- [Passage to read]:
===============

Replay with Mock Strategies
Replay reruns historical traces through your code so you can compare outputs after an iteration. By default every child span runs real code — fine for offline traces, but expensive when children make paid LLM/API calls. Three strategies control whether child spans return their historical output instead of executing:
# "none" (default): everything runs real code
client.replay(pipeline, :process, trace_function_key: "my-fn", mock: "none")
# "all": every child span returns its historical output
client.replay(pipeline, :process, trace_function_key: "my-fn", mock: "all")
# "marked": only spans tagged with `mock_on_replay: true` return historical output
client.replay(pipeline, :process, trace_function_key: "my-fn", mock: "marked")
Tag the spans you want mocked at definition time:
class Pipeline
include Bitfab::Traceable
bitfab_function "my-fn"
# mock_on_replay: true → returns historical output under mock: "marked"

===============

- [Material provided]:
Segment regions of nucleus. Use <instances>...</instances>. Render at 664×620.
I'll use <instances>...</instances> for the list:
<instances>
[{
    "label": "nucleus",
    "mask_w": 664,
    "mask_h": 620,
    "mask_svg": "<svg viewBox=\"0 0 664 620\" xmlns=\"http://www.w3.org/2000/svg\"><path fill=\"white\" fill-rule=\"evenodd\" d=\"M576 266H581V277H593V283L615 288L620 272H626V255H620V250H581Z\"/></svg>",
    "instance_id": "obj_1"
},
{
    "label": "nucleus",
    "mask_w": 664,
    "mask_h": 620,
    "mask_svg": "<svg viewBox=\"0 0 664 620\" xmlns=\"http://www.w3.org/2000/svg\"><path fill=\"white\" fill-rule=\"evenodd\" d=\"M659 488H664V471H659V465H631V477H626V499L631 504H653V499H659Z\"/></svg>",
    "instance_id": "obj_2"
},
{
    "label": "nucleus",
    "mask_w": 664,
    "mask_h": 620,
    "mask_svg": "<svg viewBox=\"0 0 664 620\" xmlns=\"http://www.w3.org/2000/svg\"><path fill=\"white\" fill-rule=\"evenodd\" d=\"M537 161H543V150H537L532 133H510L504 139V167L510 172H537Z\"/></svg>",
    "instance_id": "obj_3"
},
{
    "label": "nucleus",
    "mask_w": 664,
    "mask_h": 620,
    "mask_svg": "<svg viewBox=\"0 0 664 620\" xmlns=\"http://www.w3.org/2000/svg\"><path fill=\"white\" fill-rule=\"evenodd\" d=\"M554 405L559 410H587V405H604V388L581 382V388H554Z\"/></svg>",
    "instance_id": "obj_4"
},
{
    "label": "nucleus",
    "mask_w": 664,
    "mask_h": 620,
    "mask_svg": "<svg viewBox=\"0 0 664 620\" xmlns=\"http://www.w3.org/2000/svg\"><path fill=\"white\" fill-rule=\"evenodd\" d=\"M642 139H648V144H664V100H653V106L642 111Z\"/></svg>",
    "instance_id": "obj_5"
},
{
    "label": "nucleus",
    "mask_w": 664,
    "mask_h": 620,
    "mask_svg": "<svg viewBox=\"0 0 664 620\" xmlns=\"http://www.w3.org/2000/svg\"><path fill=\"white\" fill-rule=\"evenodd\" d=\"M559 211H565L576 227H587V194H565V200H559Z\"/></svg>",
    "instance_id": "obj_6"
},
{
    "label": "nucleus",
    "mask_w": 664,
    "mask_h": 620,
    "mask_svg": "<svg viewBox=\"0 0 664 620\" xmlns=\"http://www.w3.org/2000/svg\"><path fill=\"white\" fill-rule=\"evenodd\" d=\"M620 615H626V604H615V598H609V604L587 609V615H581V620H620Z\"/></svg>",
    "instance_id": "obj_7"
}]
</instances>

===============

Translate this sentence from the passage on replay into Spanish: "Replay reruns historical traces through your code so you can compare outputs after an iteration." The material isn't needed.

Replay vuelve a ejecutar trazas históricas a través de tu código para que puedas comparar los resultados después de una iteración.